Oordeel 2023-032, zorgvuldig, NVO-melding, longaandoening, uitzichtloos en ondraaglijk lijden.

Patiënt leed uitzichtloos en ondraaglijk als gevolg van een complicaties longcarcinoom.

In meldingen waarin de commissie van oordeel is dat de arts aan alle zorgvuldigheidseisen voldaan heeft en die geen enkele vraag oproepen, wordt de arts vrijwel altijd in een korte brief op de hoogte gesteld van de uitkomst van de beoordeling. De hieronder staande casus betreft een dergelijke melding. De tekst is dus niet een verzonden oordeel, maar een samenvatting van de casuïstiek van de betreffende melding.

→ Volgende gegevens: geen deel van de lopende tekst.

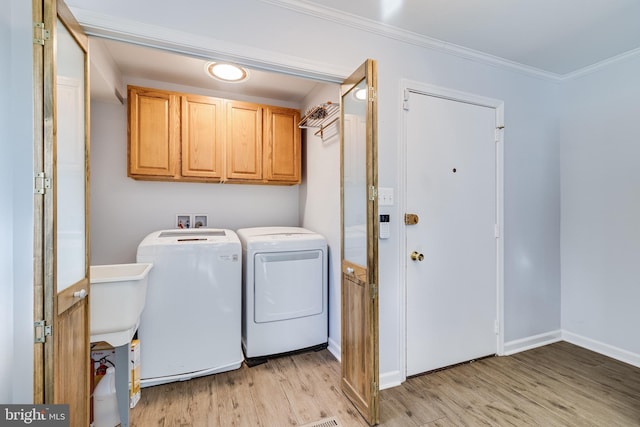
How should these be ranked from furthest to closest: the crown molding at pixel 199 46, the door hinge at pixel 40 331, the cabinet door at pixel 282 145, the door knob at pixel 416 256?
the cabinet door at pixel 282 145, the door knob at pixel 416 256, the crown molding at pixel 199 46, the door hinge at pixel 40 331

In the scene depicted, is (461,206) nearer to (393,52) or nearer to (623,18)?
(393,52)

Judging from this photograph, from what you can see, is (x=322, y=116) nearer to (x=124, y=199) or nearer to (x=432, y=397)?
(x=124, y=199)

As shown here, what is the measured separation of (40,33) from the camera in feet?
3.30

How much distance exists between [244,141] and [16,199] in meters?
1.84

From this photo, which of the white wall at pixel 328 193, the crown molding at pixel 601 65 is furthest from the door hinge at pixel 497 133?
the white wall at pixel 328 193

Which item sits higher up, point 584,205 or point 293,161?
point 293,161

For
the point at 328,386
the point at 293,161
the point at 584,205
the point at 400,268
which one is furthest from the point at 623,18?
the point at 328,386

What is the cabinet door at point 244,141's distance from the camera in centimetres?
270

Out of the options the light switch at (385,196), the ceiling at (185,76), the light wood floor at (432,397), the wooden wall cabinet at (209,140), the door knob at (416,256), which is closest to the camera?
the light wood floor at (432,397)

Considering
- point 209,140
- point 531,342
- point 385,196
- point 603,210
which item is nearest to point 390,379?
point 385,196

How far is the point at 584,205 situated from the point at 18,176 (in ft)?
12.5

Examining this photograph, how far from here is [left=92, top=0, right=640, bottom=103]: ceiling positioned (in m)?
1.68

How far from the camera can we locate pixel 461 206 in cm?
221

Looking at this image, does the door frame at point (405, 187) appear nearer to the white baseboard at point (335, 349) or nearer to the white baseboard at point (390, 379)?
the white baseboard at point (390, 379)
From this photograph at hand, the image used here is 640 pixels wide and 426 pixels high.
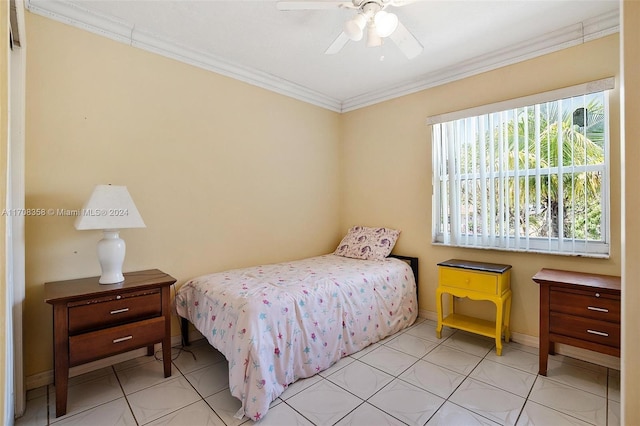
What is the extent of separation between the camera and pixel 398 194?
3416mm

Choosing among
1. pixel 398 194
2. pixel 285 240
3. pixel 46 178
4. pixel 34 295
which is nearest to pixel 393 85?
pixel 398 194

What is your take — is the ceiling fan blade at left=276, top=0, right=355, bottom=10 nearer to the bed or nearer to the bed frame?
the bed

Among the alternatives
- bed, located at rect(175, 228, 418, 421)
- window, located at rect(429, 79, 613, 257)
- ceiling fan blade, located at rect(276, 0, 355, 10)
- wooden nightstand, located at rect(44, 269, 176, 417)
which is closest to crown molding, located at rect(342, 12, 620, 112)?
window, located at rect(429, 79, 613, 257)

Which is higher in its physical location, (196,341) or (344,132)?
(344,132)

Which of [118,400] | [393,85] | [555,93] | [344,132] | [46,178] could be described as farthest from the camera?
[344,132]

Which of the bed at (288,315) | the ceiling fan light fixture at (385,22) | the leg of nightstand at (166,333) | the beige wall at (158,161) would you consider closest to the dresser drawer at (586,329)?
the bed at (288,315)

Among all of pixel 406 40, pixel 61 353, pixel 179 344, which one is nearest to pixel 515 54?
pixel 406 40

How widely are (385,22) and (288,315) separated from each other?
6.18 feet

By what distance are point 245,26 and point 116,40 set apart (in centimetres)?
98

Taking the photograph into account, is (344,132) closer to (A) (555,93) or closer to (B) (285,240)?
(B) (285,240)

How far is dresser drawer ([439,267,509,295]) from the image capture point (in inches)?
96.5

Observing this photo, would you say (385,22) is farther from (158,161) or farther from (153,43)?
(158,161)
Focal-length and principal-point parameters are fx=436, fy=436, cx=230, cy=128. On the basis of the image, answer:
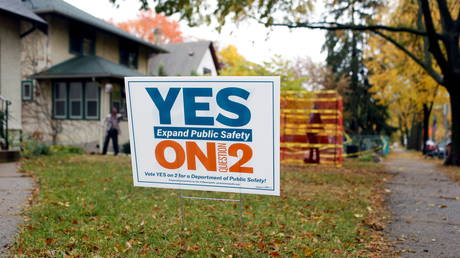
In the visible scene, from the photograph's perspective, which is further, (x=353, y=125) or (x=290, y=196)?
(x=353, y=125)

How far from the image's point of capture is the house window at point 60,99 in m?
20.2

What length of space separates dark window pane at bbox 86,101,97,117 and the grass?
11305mm

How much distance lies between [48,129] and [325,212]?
1619 cm

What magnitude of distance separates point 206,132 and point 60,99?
1763 centimetres

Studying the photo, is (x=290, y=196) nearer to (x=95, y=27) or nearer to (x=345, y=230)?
(x=345, y=230)

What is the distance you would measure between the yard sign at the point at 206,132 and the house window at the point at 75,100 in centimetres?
1623

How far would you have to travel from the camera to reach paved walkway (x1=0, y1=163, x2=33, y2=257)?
Answer: 491cm

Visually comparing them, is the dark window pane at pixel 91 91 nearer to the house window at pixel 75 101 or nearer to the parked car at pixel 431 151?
the house window at pixel 75 101

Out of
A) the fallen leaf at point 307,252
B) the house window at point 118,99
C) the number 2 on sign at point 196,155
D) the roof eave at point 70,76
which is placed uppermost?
the roof eave at point 70,76

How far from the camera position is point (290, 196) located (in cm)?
825

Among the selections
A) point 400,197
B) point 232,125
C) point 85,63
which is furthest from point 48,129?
point 232,125

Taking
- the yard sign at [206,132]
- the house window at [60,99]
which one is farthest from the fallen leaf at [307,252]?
the house window at [60,99]

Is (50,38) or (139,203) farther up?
(50,38)

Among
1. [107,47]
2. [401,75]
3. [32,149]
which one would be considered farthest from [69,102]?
[401,75]
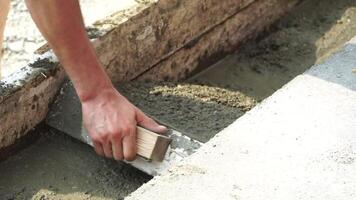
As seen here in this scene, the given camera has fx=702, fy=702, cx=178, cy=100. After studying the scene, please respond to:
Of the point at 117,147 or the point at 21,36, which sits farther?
the point at 21,36

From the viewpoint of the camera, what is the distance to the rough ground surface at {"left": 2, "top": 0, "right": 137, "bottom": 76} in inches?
142

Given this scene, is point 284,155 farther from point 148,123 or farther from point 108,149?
point 108,149

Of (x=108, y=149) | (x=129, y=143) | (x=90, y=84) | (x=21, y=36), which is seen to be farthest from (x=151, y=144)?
(x=21, y=36)

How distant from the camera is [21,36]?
3.91 m

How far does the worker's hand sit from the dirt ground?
157mm

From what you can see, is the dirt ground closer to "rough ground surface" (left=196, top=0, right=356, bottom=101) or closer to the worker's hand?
"rough ground surface" (left=196, top=0, right=356, bottom=101)

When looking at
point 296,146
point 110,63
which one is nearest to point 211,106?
point 110,63

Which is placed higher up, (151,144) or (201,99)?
(151,144)

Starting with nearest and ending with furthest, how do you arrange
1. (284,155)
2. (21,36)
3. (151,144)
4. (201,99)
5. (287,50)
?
(284,155)
(151,144)
(201,99)
(287,50)
(21,36)

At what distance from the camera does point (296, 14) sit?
4.04 m

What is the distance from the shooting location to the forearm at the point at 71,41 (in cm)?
246

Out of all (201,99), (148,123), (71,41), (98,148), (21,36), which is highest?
(71,41)

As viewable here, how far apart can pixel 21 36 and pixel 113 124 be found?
160 cm

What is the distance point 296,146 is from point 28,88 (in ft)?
3.53
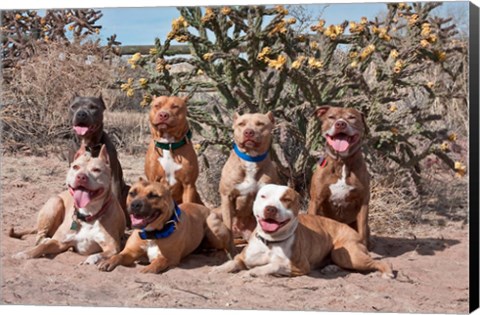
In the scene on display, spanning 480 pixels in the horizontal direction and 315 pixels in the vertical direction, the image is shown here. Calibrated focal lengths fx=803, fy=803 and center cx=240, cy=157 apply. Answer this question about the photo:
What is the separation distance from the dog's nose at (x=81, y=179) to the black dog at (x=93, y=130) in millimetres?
758

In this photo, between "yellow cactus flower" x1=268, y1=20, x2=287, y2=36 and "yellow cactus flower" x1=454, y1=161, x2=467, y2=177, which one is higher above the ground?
"yellow cactus flower" x1=268, y1=20, x2=287, y2=36

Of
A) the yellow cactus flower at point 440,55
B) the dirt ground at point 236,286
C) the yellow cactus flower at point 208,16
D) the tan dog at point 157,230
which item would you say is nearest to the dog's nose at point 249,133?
the tan dog at point 157,230

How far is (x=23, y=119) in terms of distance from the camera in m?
9.89

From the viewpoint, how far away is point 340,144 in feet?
19.6

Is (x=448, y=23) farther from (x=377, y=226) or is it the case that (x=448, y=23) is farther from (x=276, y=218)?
(x=276, y=218)

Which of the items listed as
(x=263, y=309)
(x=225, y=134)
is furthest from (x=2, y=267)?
(x=225, y=134)

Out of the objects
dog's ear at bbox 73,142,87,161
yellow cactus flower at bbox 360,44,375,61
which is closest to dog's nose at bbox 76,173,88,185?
dog's ear at bbox 73,142,87,161

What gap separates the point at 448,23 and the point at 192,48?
8.01ft

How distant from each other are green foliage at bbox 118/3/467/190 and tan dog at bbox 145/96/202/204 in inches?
32.0

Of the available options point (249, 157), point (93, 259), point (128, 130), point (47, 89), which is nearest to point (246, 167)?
point (249, 157)

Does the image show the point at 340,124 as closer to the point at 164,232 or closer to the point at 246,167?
the point at 246,167

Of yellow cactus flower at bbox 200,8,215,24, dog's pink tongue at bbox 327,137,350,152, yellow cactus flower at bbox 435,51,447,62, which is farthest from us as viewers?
yellow cactus flower at bbox 200,8,215,24

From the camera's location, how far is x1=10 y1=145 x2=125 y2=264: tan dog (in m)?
5.71

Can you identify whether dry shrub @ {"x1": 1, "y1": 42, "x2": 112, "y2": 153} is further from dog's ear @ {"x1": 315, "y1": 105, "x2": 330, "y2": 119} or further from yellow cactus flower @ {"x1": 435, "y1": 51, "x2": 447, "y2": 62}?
yellow cactus flower @ {"x1": 435, "y1": 51, "x2": 447, "y2": 62}
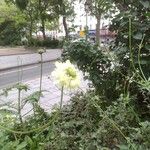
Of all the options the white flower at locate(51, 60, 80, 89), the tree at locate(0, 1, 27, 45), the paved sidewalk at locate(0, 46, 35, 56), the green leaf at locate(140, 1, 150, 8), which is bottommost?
the paved sidewalk at locate(0, 46, 35, 56)

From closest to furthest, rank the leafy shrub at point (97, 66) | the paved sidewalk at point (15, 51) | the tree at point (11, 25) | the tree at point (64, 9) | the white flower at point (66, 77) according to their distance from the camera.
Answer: the white flower at point (66, 77) < the leafy shrub at point (97, 66) < the paved sidewalk at point (15, 51) < the tree at point (64, 9) < the tree at point (11, 25)

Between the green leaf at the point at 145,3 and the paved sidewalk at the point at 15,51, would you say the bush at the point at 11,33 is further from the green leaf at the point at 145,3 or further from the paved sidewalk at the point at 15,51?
the green leaf at the point at 145,3

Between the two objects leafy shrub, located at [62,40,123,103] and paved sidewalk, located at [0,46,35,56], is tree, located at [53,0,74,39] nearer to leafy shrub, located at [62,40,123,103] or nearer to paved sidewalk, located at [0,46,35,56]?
paved sidewalk, located at [0,46,35,56]

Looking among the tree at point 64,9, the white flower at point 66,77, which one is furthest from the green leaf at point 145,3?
the tree at point 64,9

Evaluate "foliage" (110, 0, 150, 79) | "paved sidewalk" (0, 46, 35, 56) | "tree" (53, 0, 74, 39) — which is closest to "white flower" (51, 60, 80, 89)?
"foliage" (110, 0, 150, 79)

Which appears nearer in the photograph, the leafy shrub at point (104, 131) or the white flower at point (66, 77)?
the white flower at point (66, 77)

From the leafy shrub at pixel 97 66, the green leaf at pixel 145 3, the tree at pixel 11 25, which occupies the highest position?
the green leaf at pixel 145 3

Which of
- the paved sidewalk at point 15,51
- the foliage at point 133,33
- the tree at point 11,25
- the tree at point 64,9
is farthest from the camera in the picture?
the tree at point 11,25

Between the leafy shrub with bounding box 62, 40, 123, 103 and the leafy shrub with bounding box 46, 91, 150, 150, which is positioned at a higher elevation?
the leafy shrub with bounding box 62, 40, 123, 103

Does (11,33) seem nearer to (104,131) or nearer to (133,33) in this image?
(133,33)

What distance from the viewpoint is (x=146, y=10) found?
15.1ft

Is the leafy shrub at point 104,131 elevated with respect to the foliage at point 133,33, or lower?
lower

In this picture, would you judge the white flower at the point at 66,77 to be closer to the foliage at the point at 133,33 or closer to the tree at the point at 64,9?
the foliage at the point at 133,33

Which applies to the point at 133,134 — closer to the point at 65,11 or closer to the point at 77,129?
the point at 77,129
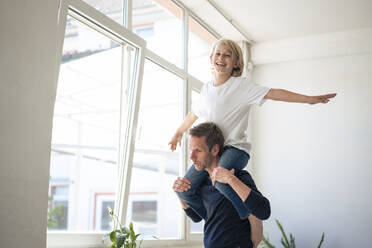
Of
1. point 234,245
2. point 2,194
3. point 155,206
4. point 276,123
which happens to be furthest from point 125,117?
point 155,206

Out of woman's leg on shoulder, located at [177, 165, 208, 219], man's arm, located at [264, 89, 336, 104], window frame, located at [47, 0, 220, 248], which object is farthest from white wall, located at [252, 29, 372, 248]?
woman's leg on shoulder, located at [177, 165, 208, 219]

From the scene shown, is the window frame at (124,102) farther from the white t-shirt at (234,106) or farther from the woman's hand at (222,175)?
the woman's hand at (222,175)

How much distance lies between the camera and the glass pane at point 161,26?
4.07 metres

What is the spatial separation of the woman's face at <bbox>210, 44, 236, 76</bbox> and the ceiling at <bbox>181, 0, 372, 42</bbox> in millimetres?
2680

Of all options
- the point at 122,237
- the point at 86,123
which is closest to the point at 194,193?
A: the point at 122,237

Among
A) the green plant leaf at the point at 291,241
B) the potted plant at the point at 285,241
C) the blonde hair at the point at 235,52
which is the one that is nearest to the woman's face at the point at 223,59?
the blonde hair at the point at 235,52

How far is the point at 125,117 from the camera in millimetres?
3762

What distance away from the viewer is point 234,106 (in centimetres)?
241

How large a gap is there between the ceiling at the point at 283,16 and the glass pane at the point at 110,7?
1.44m

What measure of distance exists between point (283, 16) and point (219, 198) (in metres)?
3.76

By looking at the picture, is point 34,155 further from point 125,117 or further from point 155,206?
point 155,206

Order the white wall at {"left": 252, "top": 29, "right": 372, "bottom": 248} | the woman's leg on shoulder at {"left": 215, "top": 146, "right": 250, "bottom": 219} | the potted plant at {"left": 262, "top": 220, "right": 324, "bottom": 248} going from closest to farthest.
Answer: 1. the woman's leg on shoulder at {"left": 215, "top": 146, "right": 250, "bottom": 219}
2. the potted plant at {"left": 262, "top": 220, "right": 324, "bottom": 248}
3. the white wall at {"left": 252, "top": 29, "right": 372, "bottom": 248}

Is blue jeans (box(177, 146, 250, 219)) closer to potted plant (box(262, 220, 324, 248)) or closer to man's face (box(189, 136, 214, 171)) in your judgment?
man's face (box(189, 136, 214, 171))

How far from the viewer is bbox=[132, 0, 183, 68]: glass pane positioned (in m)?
4.07
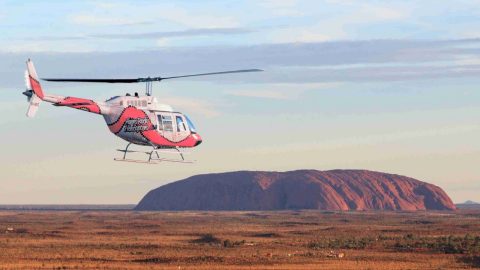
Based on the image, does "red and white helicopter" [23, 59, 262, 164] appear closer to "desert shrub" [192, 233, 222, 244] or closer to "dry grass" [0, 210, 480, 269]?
"dry grass" [0, 210, 480, 269]

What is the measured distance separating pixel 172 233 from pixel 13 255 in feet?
150

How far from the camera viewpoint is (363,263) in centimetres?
7144

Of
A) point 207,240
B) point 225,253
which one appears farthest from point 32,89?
point 207,240

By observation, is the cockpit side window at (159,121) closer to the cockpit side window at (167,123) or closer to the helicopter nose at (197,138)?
the cockpit side window at (167,123)

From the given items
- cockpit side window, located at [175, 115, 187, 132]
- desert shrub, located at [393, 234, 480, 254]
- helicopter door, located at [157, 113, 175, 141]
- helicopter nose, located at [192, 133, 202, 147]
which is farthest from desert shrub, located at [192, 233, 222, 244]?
helicopter door, located at [157, 113, 175, 141]

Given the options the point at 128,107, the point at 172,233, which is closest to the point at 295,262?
the point at 128,107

Bij een man, tussen de 80 en 90 jaar oud, werd voor het overlijden een longcarcinoom vastgesteld. Patiënt werd hiervoor behandeld door middel van radiotherapie en chemotherapie. Een maand voor het overlijden  hoestte hij regelmatig bloed op , zonder dat sprake was van een recidief longcarcinoom. Patiënt onderging een thoracotomie, waarbij een wandhematoom werd vastgesteld in de rechter bovenkwab van de long. Een pneumectomie werd afgebroken vanwege een verhoogd bloedingsrisico. Enkele dagen na de operatie bleek sprake te zijn van atelectase van de rechter onderkwab, waarbij (een deel van) de long geen lucht meer krijgt en samenvalt. Een bronchoscopie toonde obstruerende stolsels, die in verband met het risico op bloedingen niet werden behandeld  Oorzakelijke therapie was niet mogelijk en er restte patiënt niets anders dan te wachten op een nieuwe, fatale bloeding.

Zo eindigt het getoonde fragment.